=== Instructions to follow ===
The entries are to be duplicated exactly, though any picture in them must be omitted.

Data extracts START

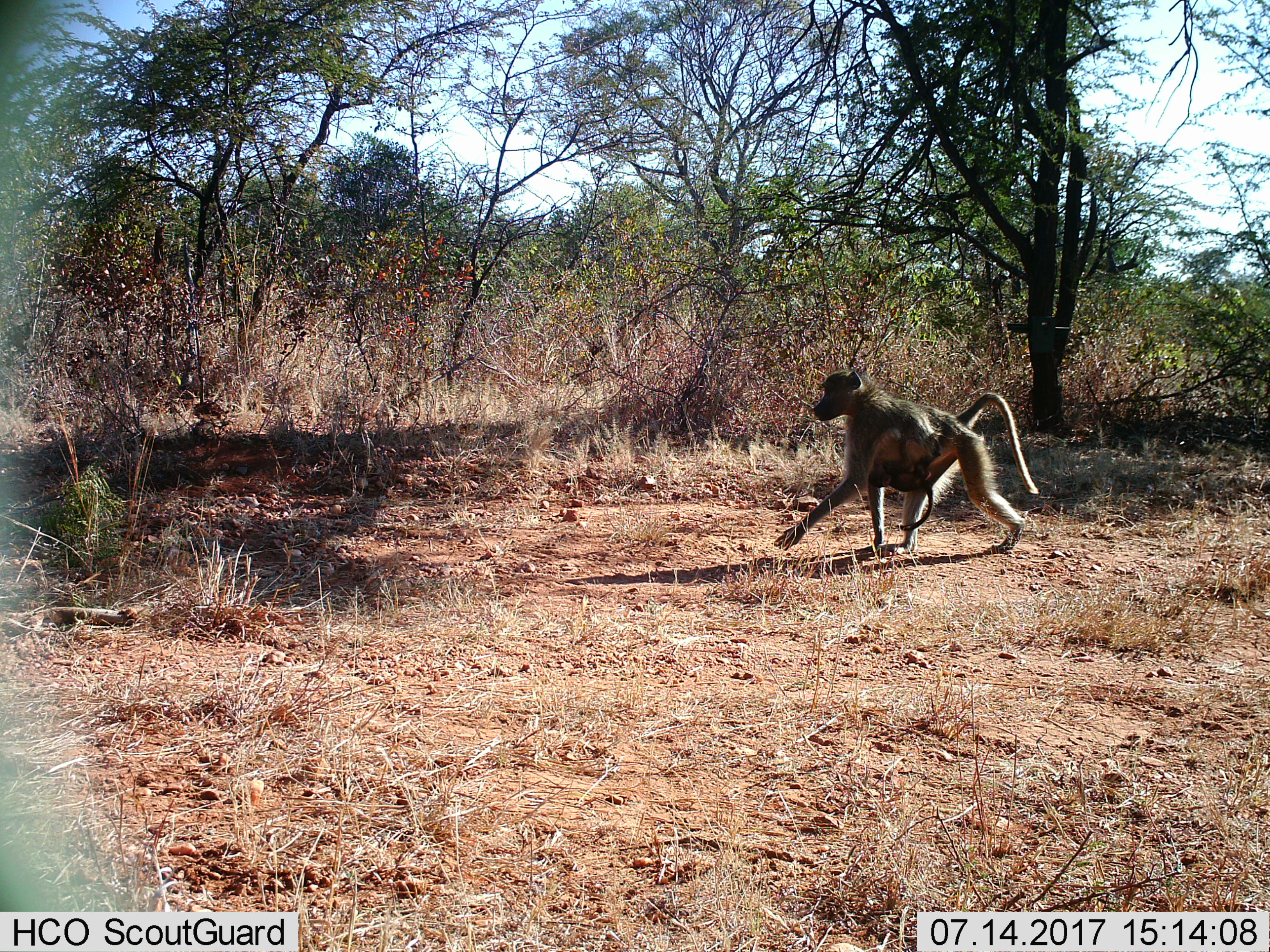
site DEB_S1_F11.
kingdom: Animalia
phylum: Chordata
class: Mammalia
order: Primates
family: Cercopithecidae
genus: Papio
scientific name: Papio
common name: baboon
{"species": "baboon (Papio)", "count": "2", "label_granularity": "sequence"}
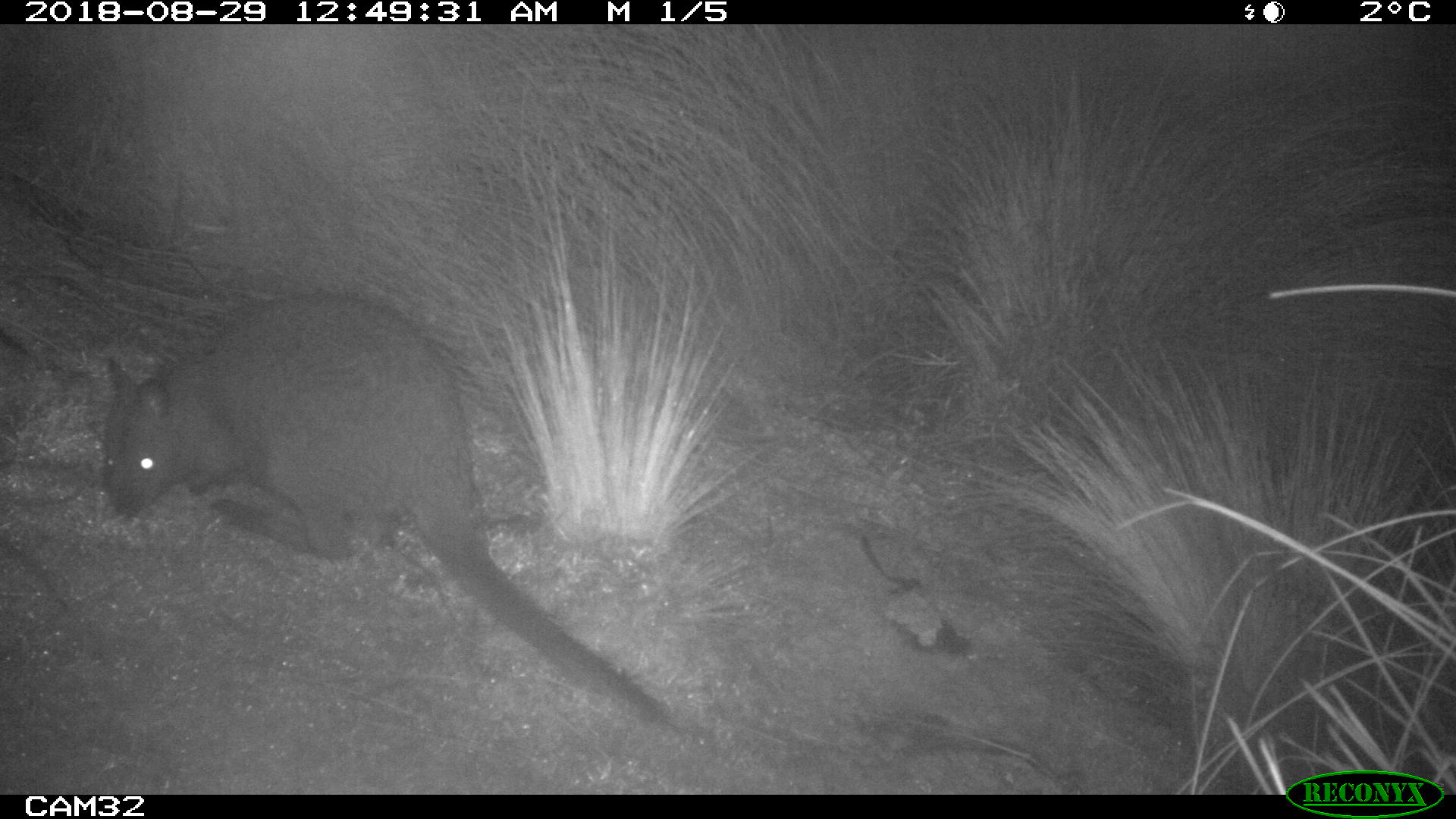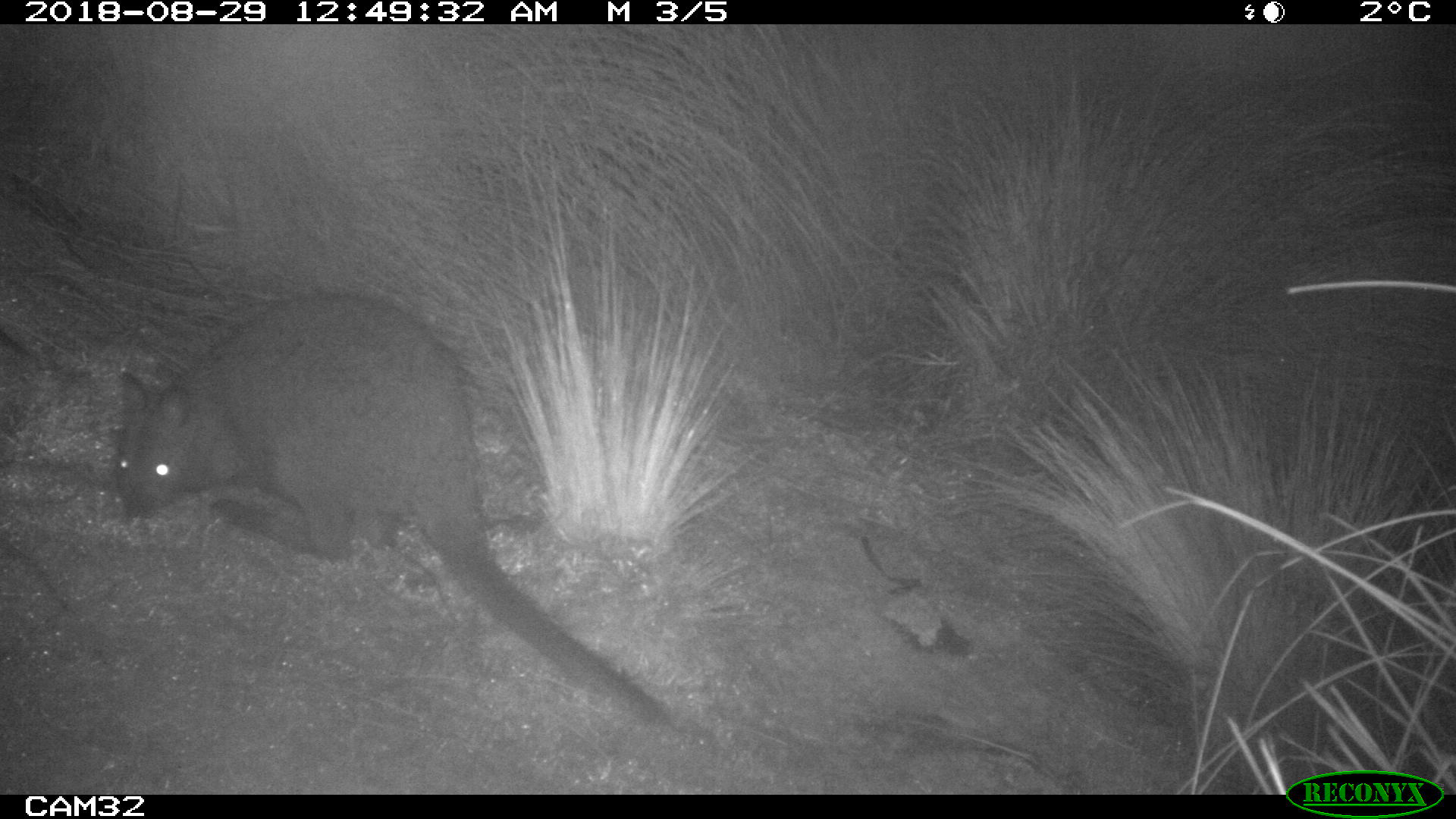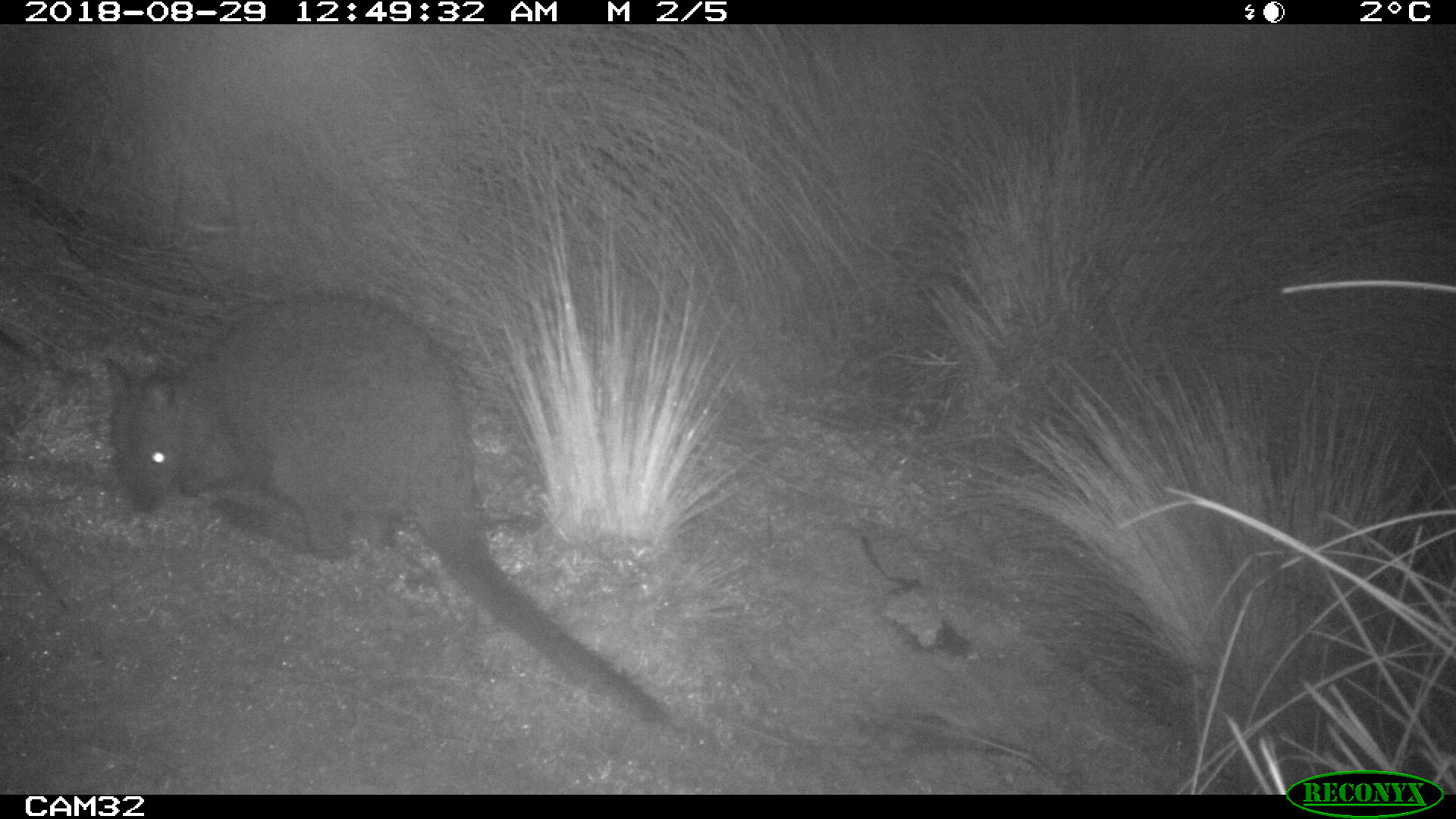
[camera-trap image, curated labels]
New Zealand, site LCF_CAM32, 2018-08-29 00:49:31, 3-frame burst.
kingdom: Animalia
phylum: Chordata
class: Mammalia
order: Diprotodontia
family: Macropodidae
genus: Notamacropus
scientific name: Notamacropus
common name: wallaby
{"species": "wallaby (Notamacropus)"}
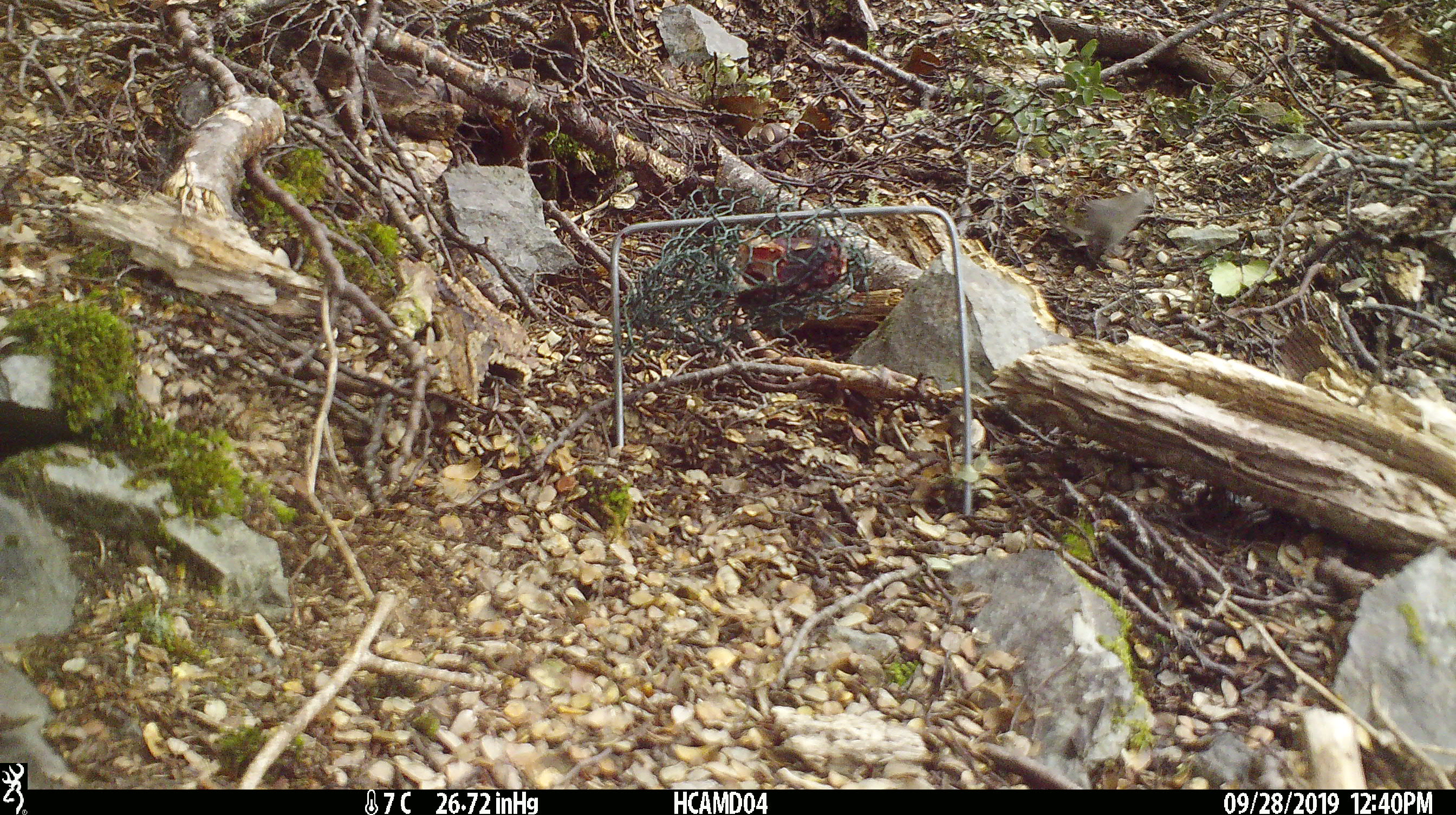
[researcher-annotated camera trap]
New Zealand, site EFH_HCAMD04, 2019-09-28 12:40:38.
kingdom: Animalia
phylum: Chordata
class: Mammalia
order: Rodentia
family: Muridae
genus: Mus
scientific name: Mus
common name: mouse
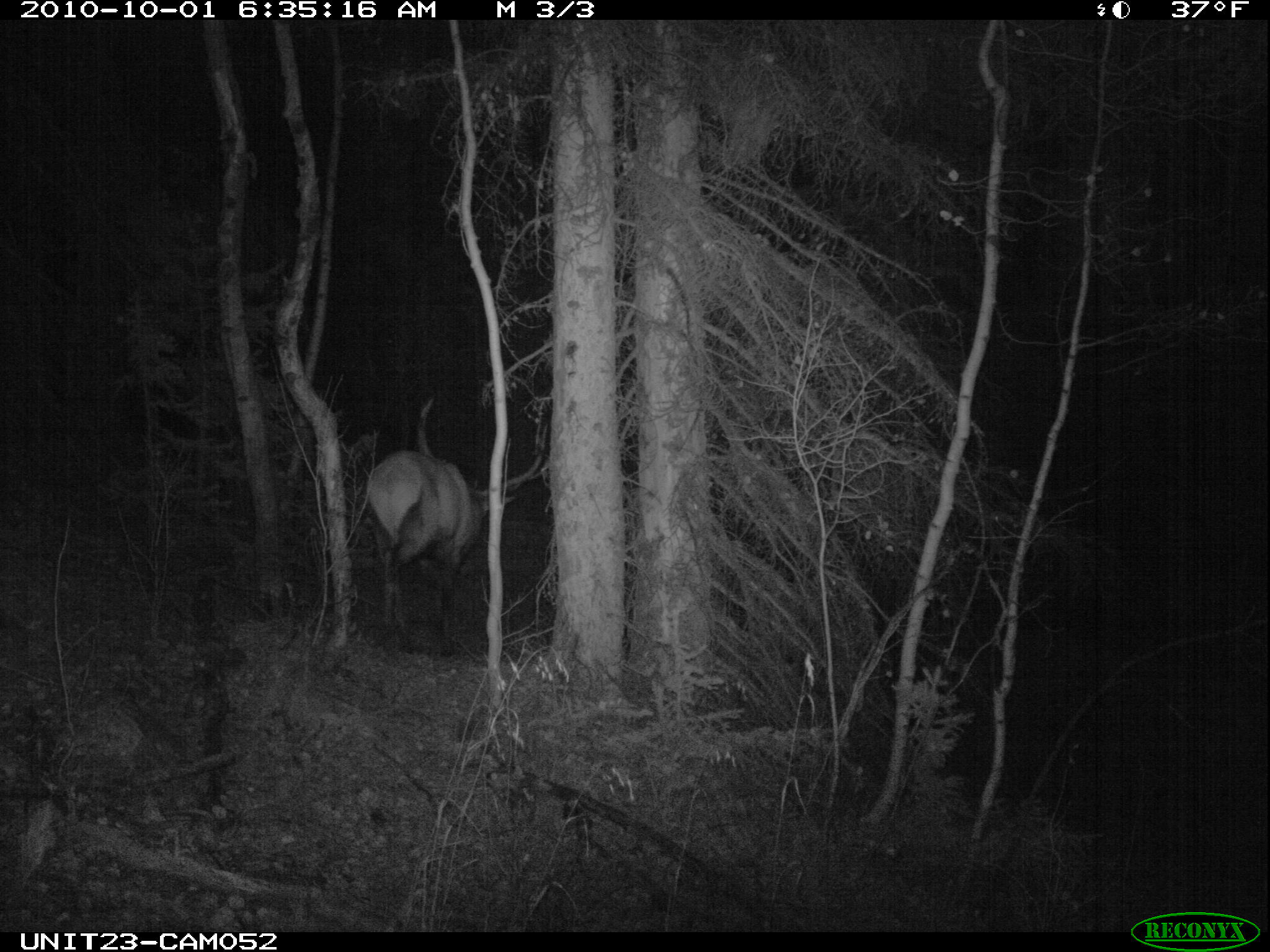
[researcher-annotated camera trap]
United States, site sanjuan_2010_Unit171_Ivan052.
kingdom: Animalia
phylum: Chordata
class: Mammalia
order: Artiodactyla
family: Cervidae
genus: Cervus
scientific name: Cervus elaphus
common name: red deer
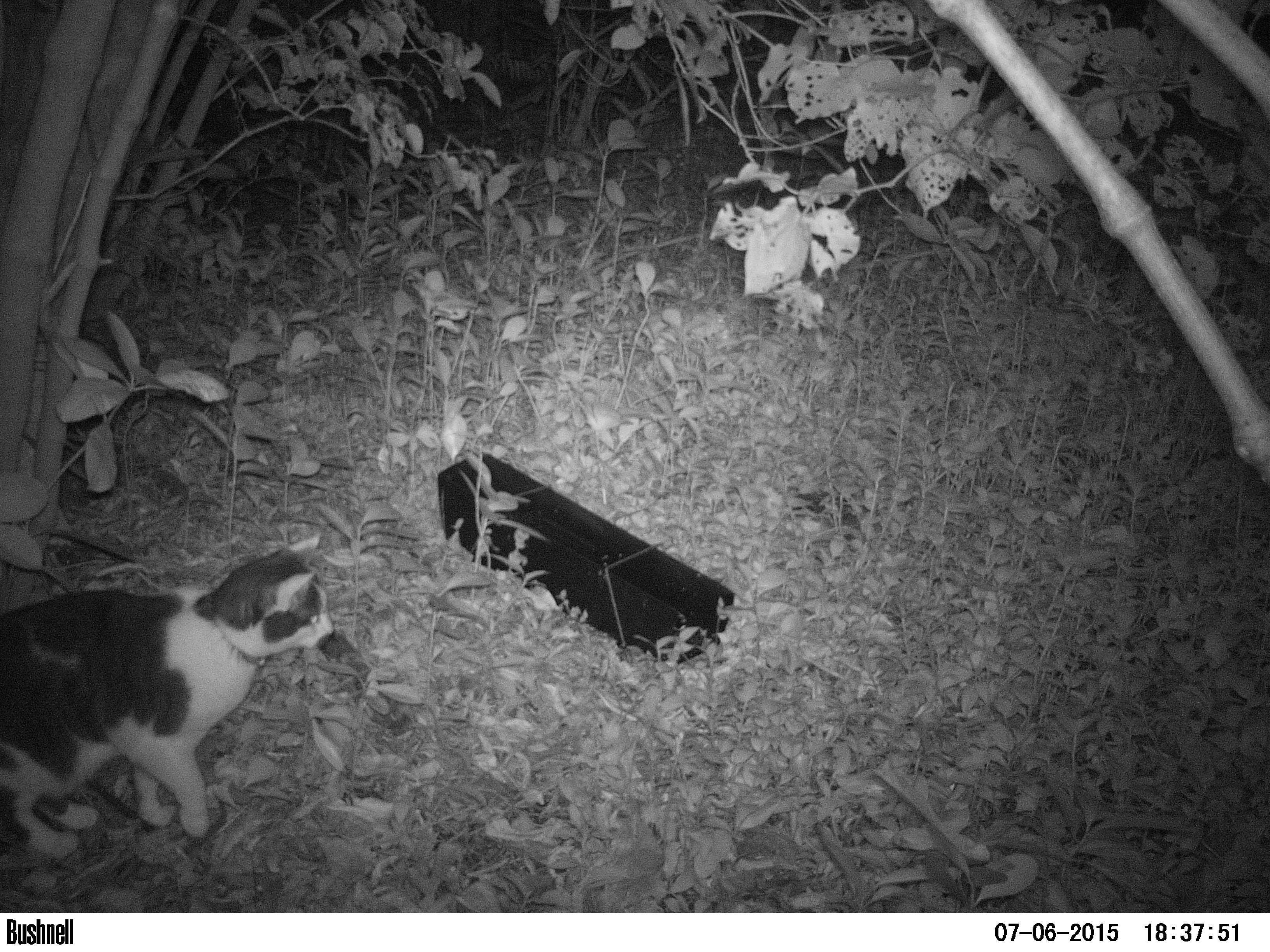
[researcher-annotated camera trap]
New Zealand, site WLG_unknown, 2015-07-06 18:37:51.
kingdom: Animalia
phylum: Chordata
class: Mammalia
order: Carnivora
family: Felidae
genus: Felis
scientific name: Felis catus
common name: domestic cat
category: cat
Cat (domestic cat) (Felis catus).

Data extracts END

=== Your response ===
site DEB_S1_F11.
kingdom: Animalia
phylum: Chordata
class: Mammalia
order: Primates
family: Cercopithecidae
genus: Papio
scientific name: Papio
common name: baboon
{"species": "baboon (Papio)", "count": "2", "label_granularity": "sequence"}
[camera-trap image, curated labels]
New Zealand, site LCF_CAM32, 2018-08-29 00:49:31, 3-frame burst.
kingdom: Animalia
phylum: Chordata
class: Mammalia
order: Diprotodontia
family: Macropodidae
genus: Notamacropus
scientific name: Notamacropus
common name: wallaby
{"species": "wallaby (Notamacropus)"}
[researcher-annotated camera trap]
New Zealand, site EFH_HCAMD04, 2019-09-28 12:40:38.
kingdom: Animalia
phylum: Chordata
class: Mammalia
order: Rodentia
family: Muridae
genus: Mus
scientific name: Mus
common name: mouse
[researcher-annotated camera trap]
United States, site sanjuan_2010_Unit171_Ivan052.
kingdom: Animalia
phylum: Chordata
class: Mammalia
order: Artiodactyla
family: Cervidae
genus: Cervus
scientific name: Cervus elaphus
common name: red deer
[researcher-annotated camera trap]
New Zealand, site WLG_unknown, 2015-07-06 18:37:51.
kingdom: Animalia
phylum: Chordata
class: Mammalia
order: Carnivora
family: Felidae
genus: Felis
scientific name: Felis catus
common name: domestic cat
category: cat
Cat (domestic cat) (Felis catus).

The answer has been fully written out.